— Provided entries —

▼

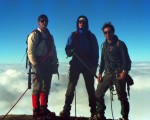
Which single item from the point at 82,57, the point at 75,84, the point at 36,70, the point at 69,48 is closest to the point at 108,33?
the point at 82,57

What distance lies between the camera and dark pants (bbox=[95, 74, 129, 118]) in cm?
1088

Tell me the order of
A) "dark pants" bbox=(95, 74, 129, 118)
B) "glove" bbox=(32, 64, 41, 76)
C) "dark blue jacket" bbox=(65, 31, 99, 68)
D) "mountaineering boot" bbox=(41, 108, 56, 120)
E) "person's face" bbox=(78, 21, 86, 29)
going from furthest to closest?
1. "dark blue jacket" bbox=(65, 31, 99, 68)
2. "person's face" bbox=(78, 21, 86, 29)
3. "glove" bbox=(32, 64, 41, 76)
4. "mountaineering boot" bbox=(41, 108, 56, 120)
5. "dark pants" bbox=(95, 74, 129, 118)

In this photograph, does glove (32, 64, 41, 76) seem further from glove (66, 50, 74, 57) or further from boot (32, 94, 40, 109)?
glove (66, 50, 74, 57)

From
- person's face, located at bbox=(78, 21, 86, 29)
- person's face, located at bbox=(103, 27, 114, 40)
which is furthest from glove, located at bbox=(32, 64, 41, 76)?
person's face, located at bbox=(103, 27, 114, 40)

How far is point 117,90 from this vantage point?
35.9ft

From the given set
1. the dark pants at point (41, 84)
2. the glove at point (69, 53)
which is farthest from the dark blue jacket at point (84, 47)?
the dark pants at point (41, 84)

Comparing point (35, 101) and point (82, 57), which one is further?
point (82, 57)

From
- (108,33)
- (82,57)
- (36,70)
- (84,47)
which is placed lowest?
(36,70)

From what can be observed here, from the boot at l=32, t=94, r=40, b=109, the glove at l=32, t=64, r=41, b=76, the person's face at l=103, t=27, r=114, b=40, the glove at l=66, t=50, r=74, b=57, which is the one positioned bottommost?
the boot at l=32, t=94, r=40, b=109

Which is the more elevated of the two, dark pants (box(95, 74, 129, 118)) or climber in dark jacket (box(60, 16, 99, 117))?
climber in dark jacket (box(60, 16, 99, 117))

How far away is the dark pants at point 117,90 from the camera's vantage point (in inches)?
→ 428

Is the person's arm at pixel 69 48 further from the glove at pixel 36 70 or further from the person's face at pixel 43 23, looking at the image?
the glove at pixel 36 70

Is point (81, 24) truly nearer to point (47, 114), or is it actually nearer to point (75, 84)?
point (75, 84)

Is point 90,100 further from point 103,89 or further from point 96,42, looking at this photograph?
point 96,42
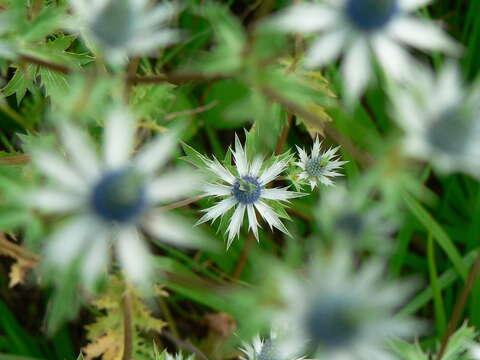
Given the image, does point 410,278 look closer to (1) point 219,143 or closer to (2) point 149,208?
(1) point 219,143

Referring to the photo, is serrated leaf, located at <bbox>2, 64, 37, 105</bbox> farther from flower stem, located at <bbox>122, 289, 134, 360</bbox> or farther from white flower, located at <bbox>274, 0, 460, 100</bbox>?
white flower, located at <bbox>274, 0, 460, 100</bbox>

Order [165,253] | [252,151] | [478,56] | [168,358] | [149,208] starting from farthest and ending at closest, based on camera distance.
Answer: [478,56]
[165,253]
[252,151]
[168,358]
[149,208]

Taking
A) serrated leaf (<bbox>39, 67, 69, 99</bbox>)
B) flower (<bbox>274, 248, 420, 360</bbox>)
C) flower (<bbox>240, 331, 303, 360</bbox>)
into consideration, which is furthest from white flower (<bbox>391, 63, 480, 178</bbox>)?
serrated leaf (<bbox>39, 67, 69, 99</bbox>)

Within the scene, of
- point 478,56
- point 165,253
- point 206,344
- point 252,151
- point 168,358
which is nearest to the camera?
point 168,358

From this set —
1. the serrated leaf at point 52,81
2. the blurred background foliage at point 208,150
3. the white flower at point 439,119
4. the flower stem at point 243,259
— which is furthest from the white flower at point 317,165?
the white flower at point 439,119

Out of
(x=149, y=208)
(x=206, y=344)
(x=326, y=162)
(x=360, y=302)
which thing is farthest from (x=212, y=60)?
(x=206, y=344)

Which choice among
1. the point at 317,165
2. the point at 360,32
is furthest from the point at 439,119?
the point at 317,165
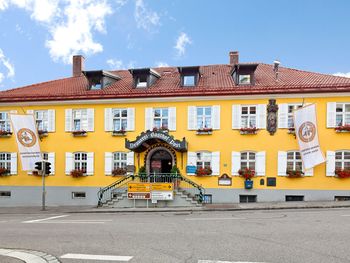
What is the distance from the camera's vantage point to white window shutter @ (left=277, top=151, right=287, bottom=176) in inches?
782

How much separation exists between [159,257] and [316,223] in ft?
22.7

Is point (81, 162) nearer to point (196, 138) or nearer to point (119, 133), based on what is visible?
point (119, 133)

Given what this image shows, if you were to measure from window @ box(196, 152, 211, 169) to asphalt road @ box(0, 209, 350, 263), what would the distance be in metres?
8.13

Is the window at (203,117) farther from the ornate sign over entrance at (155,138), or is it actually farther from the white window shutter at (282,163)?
the white window shutter at (282,163)

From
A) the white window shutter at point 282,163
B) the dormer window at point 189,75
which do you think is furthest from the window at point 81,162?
the white window shutter at point 282,163

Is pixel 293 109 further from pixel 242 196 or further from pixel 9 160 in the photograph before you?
pixel 9 160

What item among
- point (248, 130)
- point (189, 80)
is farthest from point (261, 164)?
point (189, 80)

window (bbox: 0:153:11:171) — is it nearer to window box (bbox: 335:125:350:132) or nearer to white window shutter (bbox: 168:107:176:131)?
white window shutter (bbox: 168:107:176:131)

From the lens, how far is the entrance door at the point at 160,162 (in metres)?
21.8

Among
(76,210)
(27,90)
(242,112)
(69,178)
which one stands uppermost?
(27,90)

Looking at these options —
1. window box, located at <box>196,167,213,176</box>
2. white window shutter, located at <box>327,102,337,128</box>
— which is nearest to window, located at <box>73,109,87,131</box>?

▲

— Set problem —
Copy out each record shown above without alteration, skipping any picture.

— Solution below —
Which single item from the point at 82,57, the point at 75,84, the point at 36,70, the point at 69,48 is closest to the point at 108,33?
the point at 82,57

What distance lies between the camera and dark pants (bbox=[95, 74, 129, 118]) in cm?
1088

Tell me the order of
A) "dark pants" bbox=(95, 74, 129, 118)
B) "glove" bbox=(32, 64, 41, 76)
C) "dark blue jacket" bbox=(65, 31, 99, 68)
D) "mountaineering boot" bbox=(41, 108, 56, 120)
E) "person's face" bbox=(78, 21, 86, 29)
going from furthest to closest?
1. "dark blue jacket" bbox=(65, 31, 99, 68)
2. "person's face" bbox=(78, 21, 86, 29)
3. "glove" bbox=(32, 64, 41, 76)
4. "mountaineering boot" bbox=(41, 108, 56, 120)
5. "dark pants" bbox=(95, 74, 129, 118)

In this photograph, does glove (32, 64, 41, 76) seem further from glove (66, 50, 74, 57) or further from boot (32, 94, 40, 109)?
glove (66, 50, 74, 57)

From
- person's face, located at bbox=(78, 21, 86, 29)
- person's face, located at bbox=(103, 27, 114, 40)
which is furthest from glove, located at bbox=(32, 64, 41, 76)?
person's face, located at bbox=(103, 27, 114, 40)

How far is point 117,90 from this vantage point?
35.9ft

From the given set
1. the dark pants at point (41, 84)
2. the glove at point (69, 53)
which is farthest from the dark blue jacket at point (84, 47)?
the dark pants at point (41, 84)

Comparing point (35, 101) and point (82, 57), which one is further?
point (82, 57)

From
- (108,33)
- (82,57)
- (36,70)
- (84,47)
which is placed lowest?
(36,70)

From what can be observed here, from the boot at l=32, t=94, r=40, b=109, the glove at l=32, t=64, r=41, b=76, the person's face at l=103, t=27, r=114, b=40, the glove at l=66, t=50, r=74, b=57, which is the one positioned bottommost?
the boot at l=32, t=94, r=40, b=109

Which is the more elevated of the two, dark pants (box(95, 74, 129, 118)) or climber in dark jacket (box(60, 16, 99, 117))?
climber in dark jacket (box(60, 16, 99, 117))

How far away is the dark pants at point 117,90 from the camera's vantage point (in inches)?
→ 428

Is the person's arm at pixel 69 48 further from the glove at pixel 36 70 or further from the person's face at pixel 43 23, looking at the image?
the glove at pixel 36 70

Is point (81, 24) truly nearer to point (47, 114), or is it actually nearer to point (75, 84)?
point (75, 84)

Is point 90,100 further from point 103,89 or further from point 96,42, looking at this photograph?
point 96,42
Given the image, does point 410,278 look closer to (1) point 219,143 or closer to (2) point 149,208?
(1) point 219,143

Referring to the photo, is serrated leaf, located at <bbox>2, 64, 37, 105</bbox> farther from flower stem, located at <bbox>122, 289, 134, 360</bbox> or farther from white flower, located at <bbox>274, 0, 460, 100</bbox>?
white flower, located at <bbox>274, 0, 460, 100</bbox>

Order [165,253] | [252,151] | [478,56] | [168,358] | [149,208] starting from farthest and ending at closest, based on camera distance.
Answer: [478,56]
[165,253]
[252,151]
[168,358]
[149,208]

Taking
A) serrated leaf (<bbox>39, 67, 69, 99</bbox>)
B) flower (<bbox>274, 248, 420, 360</bbox>)
C) flower (<bbox>240, 331, 303, 360</bbox>)
into consideration, which is furthest from white flower (<bbox>391, 63, 480, 178</bbox>)?
serrated leaf (<bbox>39, 67, 69, 99</bbox>)

Within the scene, of
- point 478,56
- point 165,253
- point 206,344
- point 252,151
- point 168,358
which is nearest to the camera?
point 168,358

From this set —
1. the serrated leaf at point 52,81
2. the blurred background foliage at point 208,150
3. the white flower at point 439,119
4. the flower stem at point 243,259
— which is furthest from the white flower at point 317,165?
the white flower at point 439,119

Out of
(x=149, y=208)
(x=206, y=344)
(x=326, y=162)
(x=360, y=302)
which thing is farthest from (x=212, y=60)?
(x=206, y=344)

Which choice among
1. the point at 317,165
2. the point at 360,32
is furthest from the point at 439,119?
the point at 317,165
What is the distance from the camera's vantage point to white window shutter @ (left=277, top=151, right=287, bottom=176) in inches?
782

How much separation exists between [159,257] and [316,223] in ft?
22.7

Is point (81, 162) nearer to point (196, 138) or nearer to point (119, 133), based on what is visible?
point (119, 133)

Given what this image shows, if you were to measure from window @ box(196, 152, 211, 169) to asphalt road @ box(0, 209, 350, 263), what would the distance be in metres?
8.13

Is the window at (203,117) farther from the ornate sign over entrance at (155,138), or is it actually farther from the white window shutter at (282,163)?
the white window shutter at (282,163)

From
A) the white window shutter at point 282,163
B) the dormer window at point 189,75
which do you think is furthest from the window at point 81,162?
the white window shutter at point 282,163

Is pixel 293 109 further from pixel 242 196 or further from pixel 9 160 in the photograph before you?
pixel 9 160

What item among
- point (248, 130)
- point (189, 80)
is farthest from point (261, 164)?
point (189, 80)

window (bbox: 0:153:11:171) — is it nearer to window box (bbox: 335:125:350:132) or nearer to white window shutter (bbox: 168:107:176:131)?
white window shutter (bbox: 168:107:176:131)

From the lens, how far is the entrance door at the point at 160,162 (in metres)?
21.8

Among
(76,210)
(27,90)
(242,112)
(69,178)
which one stands uppermost?
(27,90)

Looking at these options —
1. window box, located at <box>196,167,213,176</box>
2. white window shutter, located at <box>327,102,337,128</box>
— which is nearest to window, located at <box>73,109,87,131</box>?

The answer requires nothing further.